Innovation in Kenya
Kenya purple tea
KENYA
Kenya faces many challenges in its dominant market of low price commodity tea exports. It is moving on many fronts toward premiumization, especially through its clonal purple tea, localized specialty orthodox production, and government tea directorate activism.
A long drought has reduced bush growth rates. A three-week strike of 16,000 tea workers that began in mid-October halted processing costing growers $4 million and escalated social unrest. The 2017 harvest may be the lowest on record. Tea and coffee exports are no longer the nation’s largest source of foreign exchange.
This is a situation of “Innovate or die.” There are a variety of promising initiatives. The main one is purple tea, a genuine landmark in tea history. This is the clonal tea developed by the Kenya Tea Research Institute, over a 25-year period. It is drought-resistant and high yield with a heavy concentration of anthocyanin, an antioxidant with possible health benefits. It gives the leaf its purple color.
Purple tea production in late 2016 was reported as 10 million kilos out of a total of around 430 million kilos. Takeup was hampered by factory quality control problems in shifting from bulk black tea to specialty tea. In addition, smallholder “cottage” farming was blocked by the license requirement of 250 hectares of land. That has been reduced to just 20.

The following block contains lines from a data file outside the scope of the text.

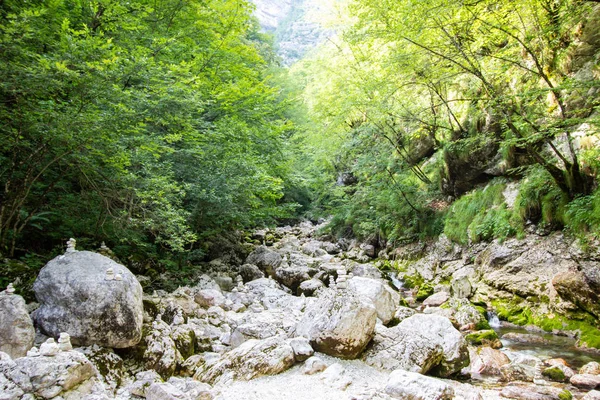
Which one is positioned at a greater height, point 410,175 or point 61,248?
point 410,175

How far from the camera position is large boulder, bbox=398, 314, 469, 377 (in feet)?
15.1

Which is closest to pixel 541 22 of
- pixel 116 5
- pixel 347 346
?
pixel 347 346

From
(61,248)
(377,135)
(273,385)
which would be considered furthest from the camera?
(377,135)

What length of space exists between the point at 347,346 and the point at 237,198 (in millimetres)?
4879

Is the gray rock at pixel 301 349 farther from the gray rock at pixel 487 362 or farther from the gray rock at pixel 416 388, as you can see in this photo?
the gray rock at pixel 487 362

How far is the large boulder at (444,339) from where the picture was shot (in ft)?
15.1

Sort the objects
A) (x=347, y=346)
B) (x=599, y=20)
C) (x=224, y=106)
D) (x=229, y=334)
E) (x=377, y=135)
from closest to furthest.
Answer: (x=347, y=346)
(x=229, y=334)
(x=599, y=20)
(x=224, y=106)
(x=377, y=135)

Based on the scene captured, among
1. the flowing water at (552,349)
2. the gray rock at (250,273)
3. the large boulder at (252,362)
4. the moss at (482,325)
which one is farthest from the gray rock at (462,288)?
the large boulder at (252,362)

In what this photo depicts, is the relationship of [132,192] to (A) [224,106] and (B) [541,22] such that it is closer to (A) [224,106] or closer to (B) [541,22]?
(A) [224,106]

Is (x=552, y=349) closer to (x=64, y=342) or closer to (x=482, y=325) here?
(x=482, y=325)

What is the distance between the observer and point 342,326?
4.44 meters

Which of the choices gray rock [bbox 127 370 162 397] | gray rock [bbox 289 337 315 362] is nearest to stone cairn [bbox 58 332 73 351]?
gray rock [bbox 127 370 162 397]

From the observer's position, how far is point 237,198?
8.34 m

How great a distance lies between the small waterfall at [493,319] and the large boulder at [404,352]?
11.0 feet
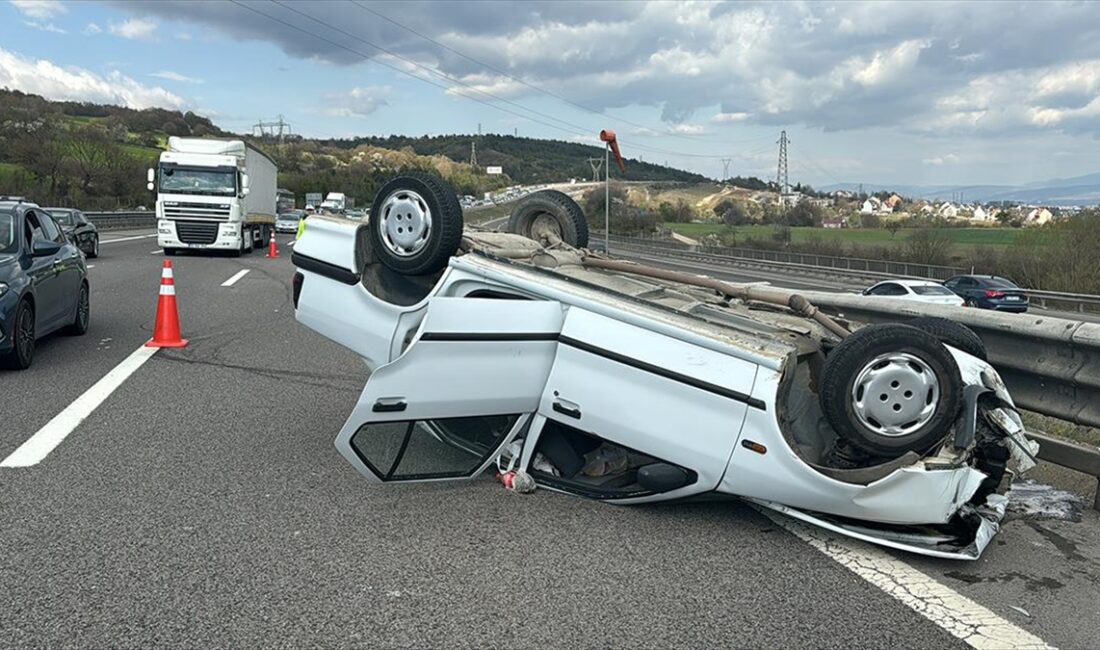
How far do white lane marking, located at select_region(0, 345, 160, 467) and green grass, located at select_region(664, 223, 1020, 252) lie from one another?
4580 centimetres

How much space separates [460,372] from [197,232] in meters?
23.2

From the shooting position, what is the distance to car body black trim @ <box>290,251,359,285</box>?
5.51 meters

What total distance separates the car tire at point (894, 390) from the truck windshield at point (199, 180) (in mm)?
24771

Purple tea is in high demand in Asia. Growers report prices of $30 a kilo versus $1-3.50 for traditional commodity tea.
The government has set a target of 25 million kilos of specialty tea. So far there are only tiny steps towards that goal, but they are encouraging.
Emrok’s black teas have won international awards. Kenya Silverback white tea has an outstanding reputation. A major blockage to specialty production has been lack of distribution. In the summer of 2017, the tea directorate made an agreement with International Tea Importers, an LA-based firm, to buy Kenyan purple tea in bulk and store it for distribution in 25 warehouse locations. The Mombasa tea auction, the world’s largest, is being extended to trade green, white and purple tea.